The important part of this statement is the ‘if’ – because his reading of the facts is quite clearly incorrect. Sure it says that the average age of a gamer is 32, but that’s across both genders; the comment about being single isn’t borne out by the study (see figure 14 which shows the balance in households); and astly, there’s nothing to support the idea of the dominant gamer sitting at home playing games all day – according to the report, the average play session is 1 hour.
So, despite being a huge misreading of the statistics, this comment tells us two very interesting things:
The first is that data is useless in the presentation of a pro R18+ argument. No amount of studies on demographic breakdowns or literature reviews of the harmful effects of games will change anyone’s minds. This is, and always has been, an emotional argument that will not be won by any number of facts.
The second is that it hints at an interesting subtext of ‘I don’t understand why people would want to spend their free time this way’, a subtext that has has actually been explicitly made text by one of the key opponents to the introduction of the R18+ rating: the Australian Christian Lobby.
“It was very clear to me that the great majority of AGs were in a state of bemusement that anyone could want to make or play many of these games and particularly those proposed for an R18+ rating,” Mr Wallace said.
From the ACL Website
I’ve written before (here and here) about how the terms of reference we adopt restrict our ability to think & talk about aspects of game development, as well about how the framing of discussions is frequently dictated by people who don’t play games, who don’t understand how they work, and who don’t understand why anyone would want to engage with it as part of their free time, and this is just another example of that.
But this shouldn’t come as a surprise, right?
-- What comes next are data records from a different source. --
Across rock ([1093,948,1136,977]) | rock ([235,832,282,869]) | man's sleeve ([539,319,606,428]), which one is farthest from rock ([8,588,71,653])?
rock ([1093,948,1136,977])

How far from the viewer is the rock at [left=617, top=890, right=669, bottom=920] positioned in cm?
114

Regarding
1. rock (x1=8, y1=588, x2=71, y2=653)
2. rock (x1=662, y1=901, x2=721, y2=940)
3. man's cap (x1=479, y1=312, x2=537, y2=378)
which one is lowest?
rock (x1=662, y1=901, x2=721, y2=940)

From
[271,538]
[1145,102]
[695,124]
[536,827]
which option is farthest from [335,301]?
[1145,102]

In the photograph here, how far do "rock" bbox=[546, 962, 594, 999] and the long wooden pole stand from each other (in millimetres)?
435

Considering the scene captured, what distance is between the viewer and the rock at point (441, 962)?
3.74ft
And the arguments for and against the introduction of the new rating have been endlessly laid out in every pro and anti R18+ piece ever written. The same studies are quoted, the same voices are heard, and for every step forward towards revising the classification system, it feels as though two are taken back.
Which is why I haven’t really engaged with the conversation, but the above comments made me realise the silent, almost imperceptible impact, this would have on developers and the long term growth of games as a viable creative industry.
From the outside looking in, if the dominant conversation is about the small subset of games framed by those defining the conversation as containing gratuitous sex & violence, why should government support games? As put forward by the vocal and influential ACL, the AGs were bemused why anyone would want to make not only more adult games, but games more generally. The South Australia AG’s idea to split games down the middle between those for children & those for adults also suggests a lack of awareness of how they are produced & played. And, in my experience, despite pockets of support and thought, this is far from an isolated position.
But, and I would argue more troublingly, looking from the inside out, the question I have found myself asking recently is – why be part of a community, a creative industry, a culture, which is viewed by the wider community, industry, and culture as at best a non-entity and at worst as actively working to harm children?
The manifest effects of this hostility might not be immediately apparent, but the seemingly endemic negativity, lack of balance, and dismissal as curiousities of the 14 million people who play games as well as those who have, for the same reasons as people paint and write and play music, chosen to commit their creative energies to the medium, can’t help but grind away at the edges of their enthusiasm, potential, and growth. I know because I have felt it, that we run the risk of losing our best and brightest creative minds to other industries or countries – people who could help games make significant contributions to the economy, could fuel the creation of a vibrant and expansive creative industry, and could add their voices to the vast well of the nation’s cultural capital.
The R18+ rating might not directly influence what we as developers create, but it does influence the conditions in which we work – conditions where the overall message appears to be that our opinions and the choices we have made about how to spend our lives or free time don’t matter, or if they do, they should be actively questioned and scrutinised.
This is why I think the R18+ discussion should matter to developers – because the opponents of it tell us that we don’t, and are, once again, very succesfully defining the parameters of the discussion.